Nutrient Comparison: Boiled California Red Kidney Beans VS Baked Acorn Winter Squash per 7 oz
Compare the macro and micronutrient content in 7 oz of Boiled California Red Kidney Beans versus 7 oz of Baked Acorn Winter Squash to make informed dietary choices. Explore their nutritional differences and benefits.
Lets compare vitamin content per 7 ounces of Boiled California Red Kidney Beans vs Baked Acorn Winter Squash:
- 7 ounces of Boiled California Red Kidney Beans have 4.8 times more Vitamin B2 and 3.9 times more Vitamin B9 than Baked Acorn Winter Squash.

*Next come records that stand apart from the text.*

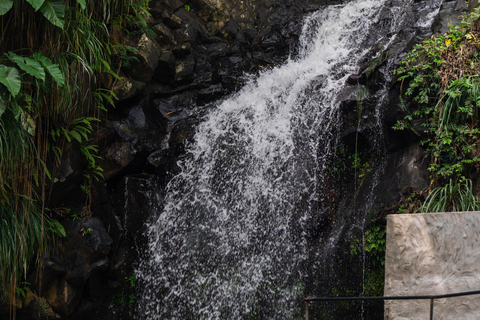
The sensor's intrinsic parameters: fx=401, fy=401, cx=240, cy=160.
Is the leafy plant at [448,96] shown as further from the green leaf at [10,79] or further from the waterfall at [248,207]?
the green leaf at [10,79]

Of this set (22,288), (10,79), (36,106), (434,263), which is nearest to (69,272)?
(22,288)

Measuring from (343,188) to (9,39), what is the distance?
3.88 meters

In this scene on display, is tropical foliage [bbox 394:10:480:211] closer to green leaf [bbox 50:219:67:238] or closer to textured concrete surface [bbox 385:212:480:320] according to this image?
textured concrete surface [bbox 385:212:480:320]

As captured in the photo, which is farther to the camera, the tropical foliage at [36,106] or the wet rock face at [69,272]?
the wet rock face at [69,272]

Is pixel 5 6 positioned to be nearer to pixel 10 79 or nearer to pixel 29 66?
pixel 29 66

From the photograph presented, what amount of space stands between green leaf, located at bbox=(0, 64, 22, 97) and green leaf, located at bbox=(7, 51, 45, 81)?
0.09 m

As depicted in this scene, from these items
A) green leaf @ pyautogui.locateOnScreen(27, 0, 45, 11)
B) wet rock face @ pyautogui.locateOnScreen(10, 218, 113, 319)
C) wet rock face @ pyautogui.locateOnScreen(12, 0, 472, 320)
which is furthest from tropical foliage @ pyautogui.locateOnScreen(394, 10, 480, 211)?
green leaf @ pyautogui.locateOnScreen(27, 0, 45, 11)

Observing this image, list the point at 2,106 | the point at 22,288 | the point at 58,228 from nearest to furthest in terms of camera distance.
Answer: the point at 2,106
the point at 22,288
the point at 58,228

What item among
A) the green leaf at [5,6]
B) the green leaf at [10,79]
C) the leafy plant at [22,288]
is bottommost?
the leafy plant at [22,288]

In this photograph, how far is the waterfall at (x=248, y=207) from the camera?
4477 mm

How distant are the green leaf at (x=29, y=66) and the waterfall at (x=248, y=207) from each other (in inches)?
87.1

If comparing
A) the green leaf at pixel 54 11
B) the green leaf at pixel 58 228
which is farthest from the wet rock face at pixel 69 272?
the green leaf at pixel 54 11

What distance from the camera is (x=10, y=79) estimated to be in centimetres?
332

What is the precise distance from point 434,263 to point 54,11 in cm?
377
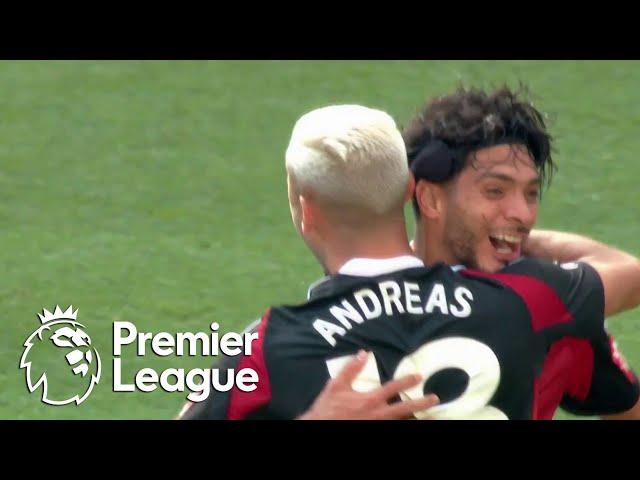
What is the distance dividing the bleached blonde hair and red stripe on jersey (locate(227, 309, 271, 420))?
0.35m

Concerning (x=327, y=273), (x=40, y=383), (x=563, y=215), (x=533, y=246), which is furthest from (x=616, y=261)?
(x=563, y=215)

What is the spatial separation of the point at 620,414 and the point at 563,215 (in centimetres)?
306

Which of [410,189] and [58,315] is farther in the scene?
[58,315]

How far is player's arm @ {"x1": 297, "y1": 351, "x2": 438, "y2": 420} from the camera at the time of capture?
3.25 metres

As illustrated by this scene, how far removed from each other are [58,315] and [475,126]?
A: 8.53 ft

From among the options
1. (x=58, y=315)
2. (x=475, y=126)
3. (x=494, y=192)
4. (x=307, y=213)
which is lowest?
(x=307, y=213)

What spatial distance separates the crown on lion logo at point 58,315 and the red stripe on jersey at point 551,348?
272cm

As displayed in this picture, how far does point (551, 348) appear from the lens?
3479 millimetres

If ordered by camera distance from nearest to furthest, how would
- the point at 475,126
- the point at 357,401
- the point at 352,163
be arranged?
1. the point at 357,401
2. the point at 352,163
3. the point at 475,126

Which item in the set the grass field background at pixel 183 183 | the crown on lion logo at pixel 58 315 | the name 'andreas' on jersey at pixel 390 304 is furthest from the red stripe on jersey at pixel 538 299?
the crown on lion logo at pixel 58 315

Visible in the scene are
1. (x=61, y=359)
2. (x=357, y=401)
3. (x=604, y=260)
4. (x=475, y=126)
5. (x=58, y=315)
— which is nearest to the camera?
(x=357, y=401)

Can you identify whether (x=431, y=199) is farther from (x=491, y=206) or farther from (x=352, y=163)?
(x=352, y=163)

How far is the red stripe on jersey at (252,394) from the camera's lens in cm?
328

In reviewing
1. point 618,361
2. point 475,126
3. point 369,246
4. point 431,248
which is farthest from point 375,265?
point 618,361
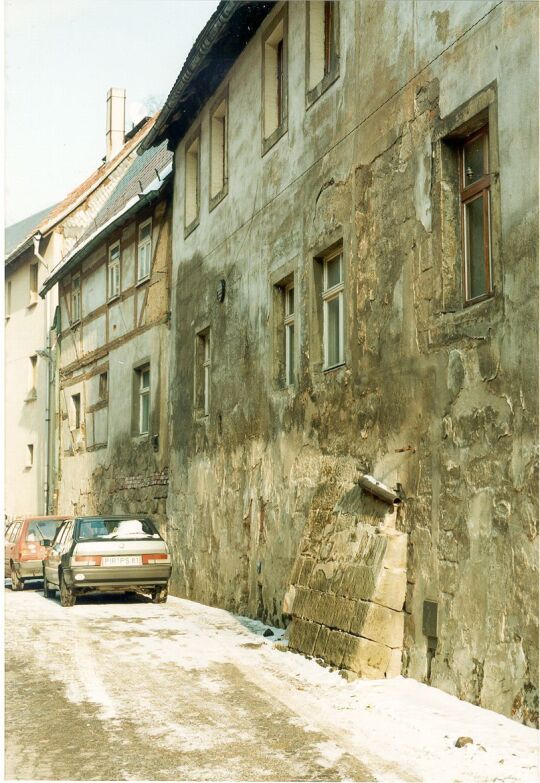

- While 7 oz of Baked Acorn Winter Squash contain more Vitamin A, 1.3 times more Vitamin B1, 1.6 times more Vitamin B3, 2.3 times more Vitamin B5, 1.9 times more Vitamin B6 and 9 times more Vitamin C than Boiled California Red Kidney Beans.
- 7 ounces of Boiled California Red Kidney Beans have insufficient amounts of Vitamin A and Vitamin C
- 7 ounces of Baked Acorn Winter Squash have insufficient amounts of Vitamin B2
- Both Boiled California Red Kidney Beans as well as Baked Acorn Winter Squash have insufficient amounts of Vitamin B12 and Vitamin D in seven ounces.
Comparing minerals per 7 ounces for Boiled California Red Kidney Beans vs Baked Acorn Winter Squash:
- 7 ounces of Boiled California Red Kidney Beans have 1.5 times more Calcium, 3.4 times more Copper, 3.2 times more Iron, 1.3 times more Manganese, 3 times more Phosphorus, 1.7 times more Selenium and 5.1 times more Zinc than Baked Acorn Winter Squash.
- Both Boiled California Red Kidney Beans and Baked Acorn Winter Squash contain similar levels of Magnesium and Potassium per seven ounces.
- 7 ounces of Baked Acorn Winter Squash lack sufficient amounts of Selenium and Zinc
Comparison of macro-nutrients per 7 ounces:
- 7 ounces of Boiled California Red Kidney Beans have 2.2 times more Energy, 1.5 times more Carbohydrate, 2.1 times more Fiber and 8.2 times more Protein than Baked Acorn Winter Squash.
- 7 ounces of Baked Acorn Winter Squash provide inadequate amounts of Energy
- Both Boiled California Red Kidney Beans as well as Baked Acorn Winter Squash provide inadequate amounts of Omega 6 in seven ounces.